Supply to farm sector: Haryana govt’s subsidy bill to shoot up with power rate hike
Farmers will continue to get highly subsidised power at a tariff of 10 paisa per unit in 2025-26 with the state government continuing its commitment by pitching in with ₹5,400 crore as rural electrification (RE) subsidy in 2025-26 budget estimates.
With the cost of electricity supplied to run agriculture tubewells in Haryana going up from ₹6.48 per unit to ₹7.35 per unit (metered supply) in 2025-26 financial year, the state government would face an increased financial burden of pitching in with a subsidy ₹6,781 crore to keep the farmers happy.
Farmers will continue to get highly subsidised power at a tariff of 10 paisa per unit in 2025-26 with the state government continuing its commitment by pitching in with ₹5,400 crore as rural electrification (RE) subsidy in 2025-26 budget estimates. The RE subsidy amount allocated in the 2025-26 budget, however, will have to be increased.

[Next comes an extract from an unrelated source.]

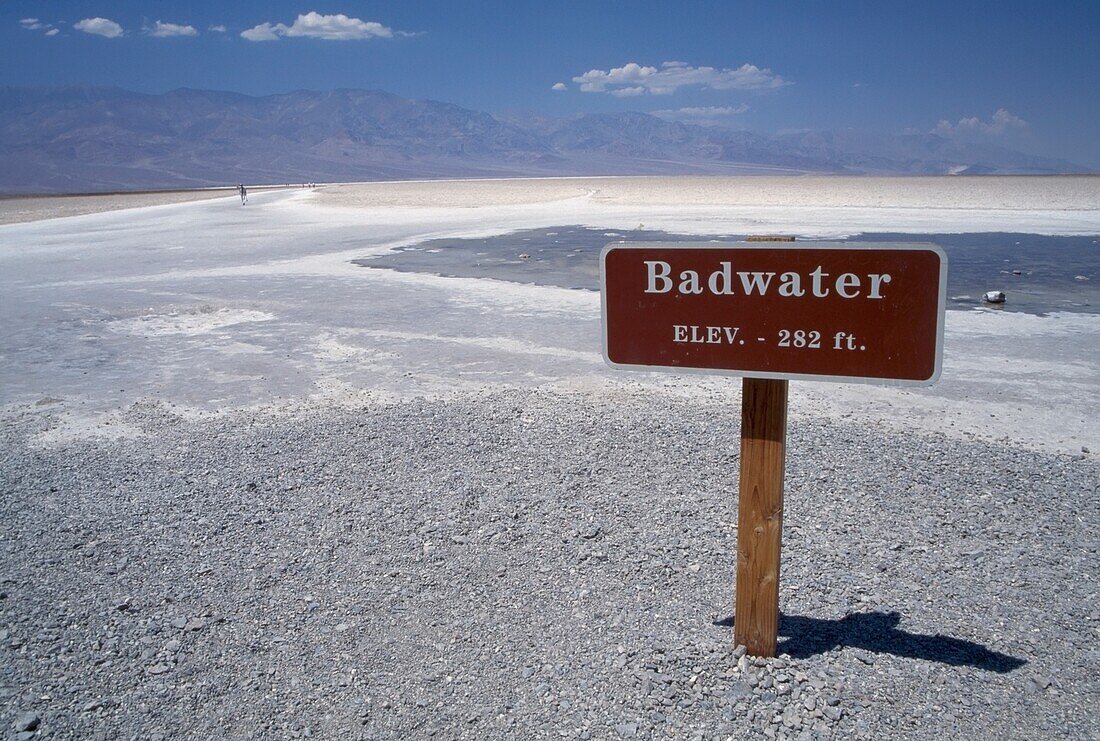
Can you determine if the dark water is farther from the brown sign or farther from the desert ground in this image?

The Haryana Electricity Regulatory Commission (HERC) which ordered an upward revision of power tariff for domestic consumers with effect from April 1 said in its 2025-26 aggregate revenue requirement and tariff order that about 9,304 million units of electricity will be sold by the two power distribution companies for running agriculture tubewells at a tariff of ₹7.35 per unit.
The regulator said that the power supplied to farm sector will cost about ₹6,841 crore to the two distribution companies whereas the revenue earned at the existing subsidised tariff will be about ₹123 crore. Thus, the distribution companies would need subsidy of ₹6,781 crore to keep the farm sector tubewell supply tariff at current levels.

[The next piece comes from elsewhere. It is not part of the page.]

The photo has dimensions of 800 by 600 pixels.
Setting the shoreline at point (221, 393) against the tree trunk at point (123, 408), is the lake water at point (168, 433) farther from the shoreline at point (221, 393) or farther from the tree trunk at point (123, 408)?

Pointing out discrepancies in the agriculture pump set sales figures, the regulator has asked the managing director of Dakshin Haryana Bijli Vitran Nigam (DHBVN) to check the sales figures and input energy and submit a report on running of agriculture tube wells on non-AP feeders within a month besides reconciliation of the figures as per the order.
‘Power purchased at higher cost by the distribution companies’

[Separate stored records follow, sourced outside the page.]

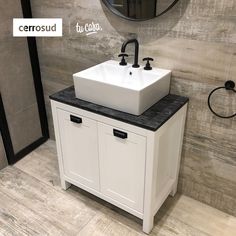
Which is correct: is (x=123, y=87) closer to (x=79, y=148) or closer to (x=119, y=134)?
(x=119, y=134)

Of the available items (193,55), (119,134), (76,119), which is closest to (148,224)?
(119,134)

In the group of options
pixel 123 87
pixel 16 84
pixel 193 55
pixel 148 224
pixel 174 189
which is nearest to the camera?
pixel 123 87

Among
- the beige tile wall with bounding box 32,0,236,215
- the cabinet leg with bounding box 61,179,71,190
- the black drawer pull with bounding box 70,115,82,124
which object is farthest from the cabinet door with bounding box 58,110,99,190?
the beige tile wall with bounding box 32,0,236,215

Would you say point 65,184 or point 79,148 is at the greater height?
point 79,148

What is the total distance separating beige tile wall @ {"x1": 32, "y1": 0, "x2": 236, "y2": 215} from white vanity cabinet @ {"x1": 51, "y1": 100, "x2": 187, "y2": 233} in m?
0.14

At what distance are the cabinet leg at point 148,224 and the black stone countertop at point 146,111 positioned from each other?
0.65m

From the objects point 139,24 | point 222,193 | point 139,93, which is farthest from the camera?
point 222,193

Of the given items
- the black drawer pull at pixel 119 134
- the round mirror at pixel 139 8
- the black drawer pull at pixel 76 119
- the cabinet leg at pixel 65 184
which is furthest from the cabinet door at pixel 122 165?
the round mirror at pixel 139 8

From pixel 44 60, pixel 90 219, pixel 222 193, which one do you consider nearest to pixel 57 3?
pixel 44 60

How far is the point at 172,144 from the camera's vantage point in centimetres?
170

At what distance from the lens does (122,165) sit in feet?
5.18

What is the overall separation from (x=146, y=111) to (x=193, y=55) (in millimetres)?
430

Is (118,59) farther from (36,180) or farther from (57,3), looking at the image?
(36,180)

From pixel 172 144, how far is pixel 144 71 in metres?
0.50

The regulator in its order expressed concern over the costly short-term power purchased by the energy distribution companies during the 2023-24 financial year. While the distribution companies had purchased 7,740 million units of short-term power at an average rate of ₹6.79 per unit in 2023-24, aggregating ₹5,257.54 crore, the same short-term power had also been sold in the power exchange at throw away price. “The Commission observes that power purchase cost constituted around 85% of the aggregate revenue requirement of distribution companies. Therefore, the power procurement plans ought to be rigorously monitored so that the cost of delivered power can be reduced,” the regulator said in its order.
The Commission said there was a need to continuously monitor the price in power exchange so that timely steps can be taken to trade off the cheaper power with costly power. “This will help in more accurate and cost-effective power procurement planning. Further, the share of cost-effective renewable energy may be increased, the regulator said.
‘Measure to flatten power demand curve not taken’
Stating that the power distribution companies have not resorted to adopt adequate demand side management measures to flatten its demand curve including shifting of agriculture pump set load to off-peak load hours of the day, the regulator noted that there was an average gap of 3,000 MW of power on maximum and minimum demand being met every day.
“During winters the energy demand remains in the maximum-minimum bracket of 7,000 MW to 4,000 MW and during summers it remains in the maximum-minimum bracket of 14,000 MW to 10,000 MW. To meet this fluctuating demand, the distribution companies have tied up power purchase capacity of around 15,900 MW,” the regulator said.